● **ФРАГМЕНТ ТЕКСТА**:
Свободная стихия

Андрей Комаров| опубликовано в номере №1340, март 1983
  • В закладки
  • Вставить в блог

Смело, братья, бурей полный,

Прям и крепок парус мой!

Николай ЯЗЫКОВ. «Пловец»

Когда судно надолго – неделю или две – оказывается одиноким путником на клубящейся брызгами океанской дороге, начинаешь думать о воде, как о земле. Суша и море меняются в твоем восприятии местами. И как сквозь зелень земли голубою мечтою видится даль морская, так в бесконечной голубизне океана солнечный луч выхватит вдруг пятнышко зелени – щемящую мечту о встрече с землей...

Весной 1846 года в Феодосию съехались гости со всего Крыма. Нарядные рыбачьи лодки сновали по морю, на улицах – музыка, всюду – цветы. В довершение всей этой праздничной приподнятости разнеслась весть: в Феодосийскую бухту входит эскадра из шести военных кораблей. Так праздновалось возвращение на родину после «совершенствования в чужих краях» талантливого российского художника, автора многих известных в Европе полотен, профессора Академии художеств и живописца Главного морского штаба, человека, снискавшего дружеское уважение многих просвещеннейших и славных людей России, – Феодосия встречала Айвазовского.

● **ИСХОДНЫЕ ДАННЫЕ**:

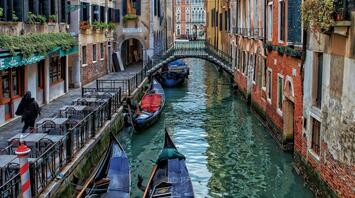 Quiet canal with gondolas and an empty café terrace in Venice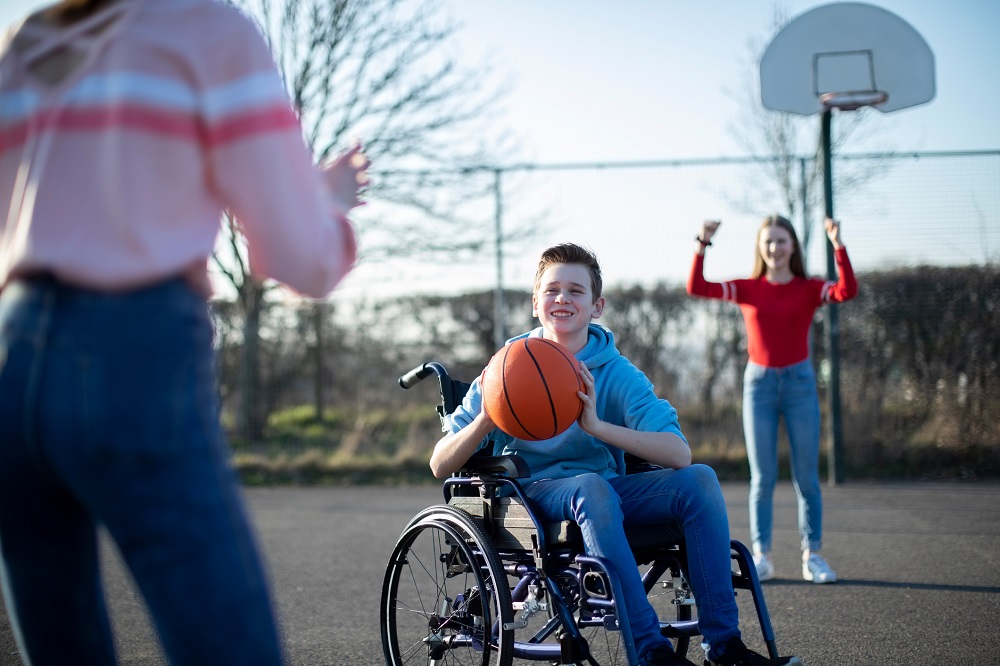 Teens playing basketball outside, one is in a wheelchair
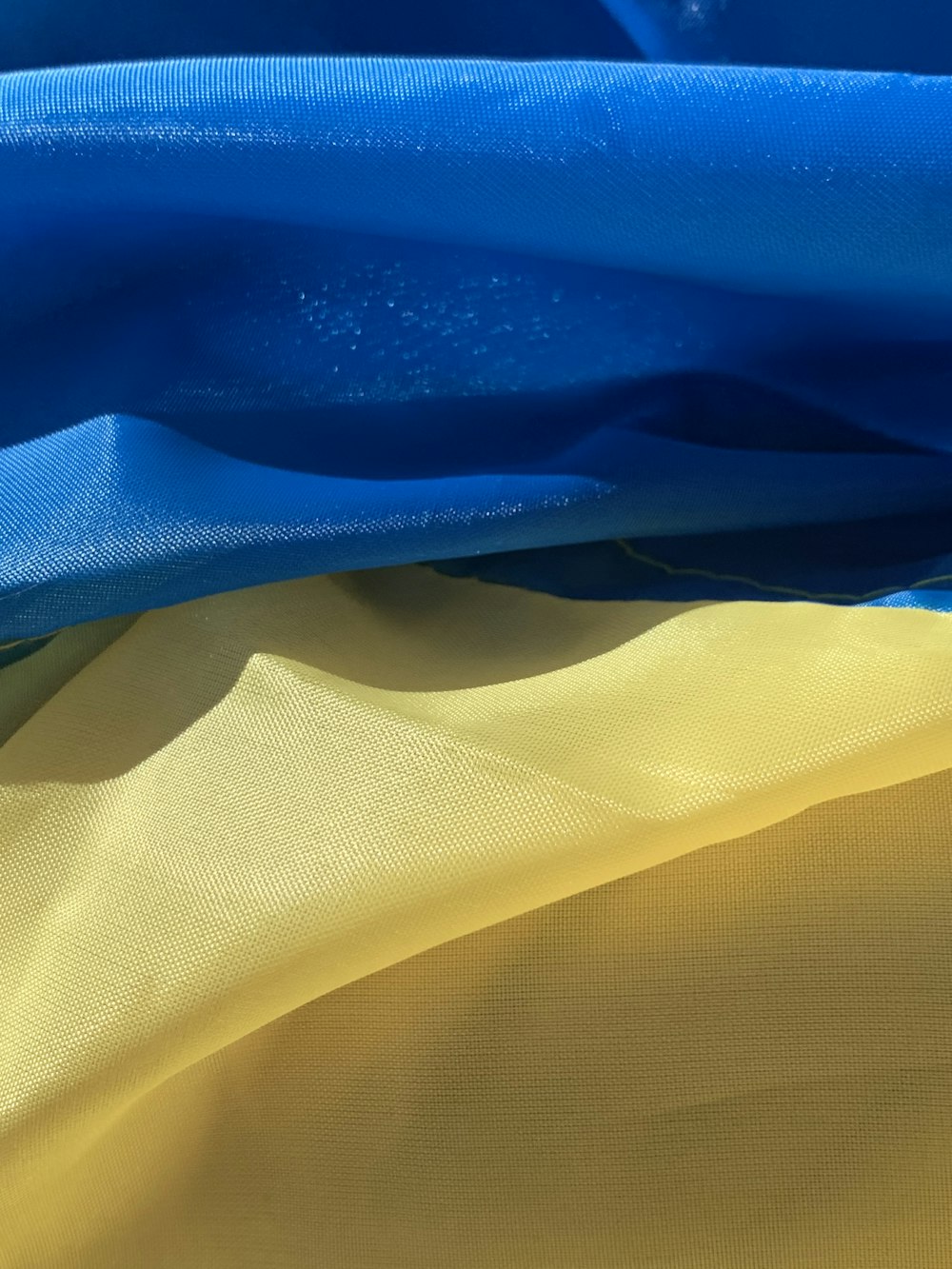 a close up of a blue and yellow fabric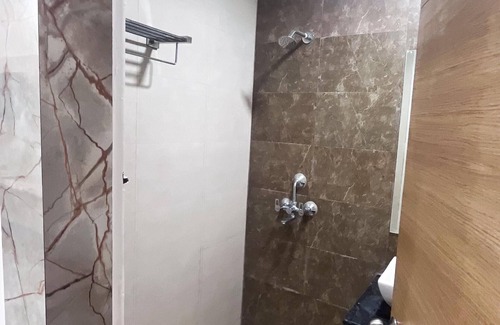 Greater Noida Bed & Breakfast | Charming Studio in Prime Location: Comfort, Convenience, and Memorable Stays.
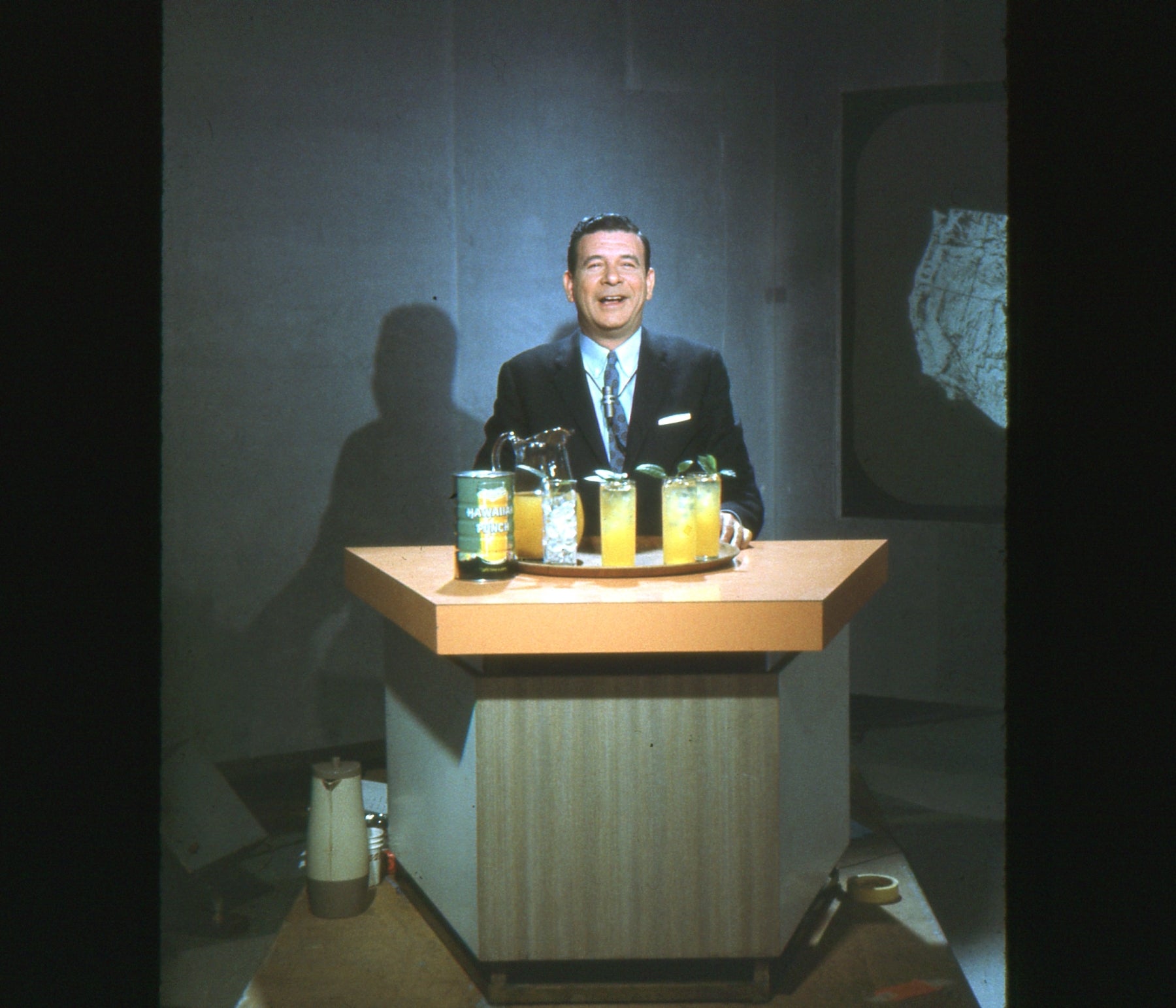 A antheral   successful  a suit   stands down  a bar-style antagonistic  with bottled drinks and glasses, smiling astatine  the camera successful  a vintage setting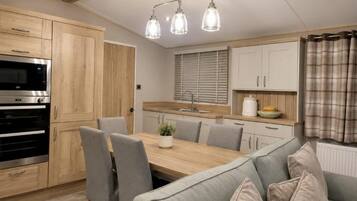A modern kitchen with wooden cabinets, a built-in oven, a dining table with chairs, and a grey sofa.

● **ЧТО ТРЕБУЕТСЯ**:
1 - Измените отрывок фрагмента текста с «Смело, братья, бурей» по «встрече с землей...» включительно, поставив «корабль» вместо «судно», и приведите его полностью.
2 - Из скольких военных кораблей состояла эскадра, входившая в Феодосийскую бухту, согласно фрагменту текста?
Записи для выполнения не понадобятся.

● **РЕШЕНИЯ**:
1 -
Смело, братья, бурей полный,

Прям и крепок парус мой!

Николай ЯЗЫКОВ. «Пловец»

Когда корабль надолго – неделю или две – оказывается одиноким путником на клубящейся брызгами океанской дороге, начинаешь думать о воде, как о земле. Суша и море меняются в твоем восприятии местами. И как сквозь зелень земли голубою мечтою видится даль морская, так в бесконечной голубизне океана солнечный луч выхватит вдруг пятнышко зелени – щемящую мечту о встрече с землей...

2 - Из шести.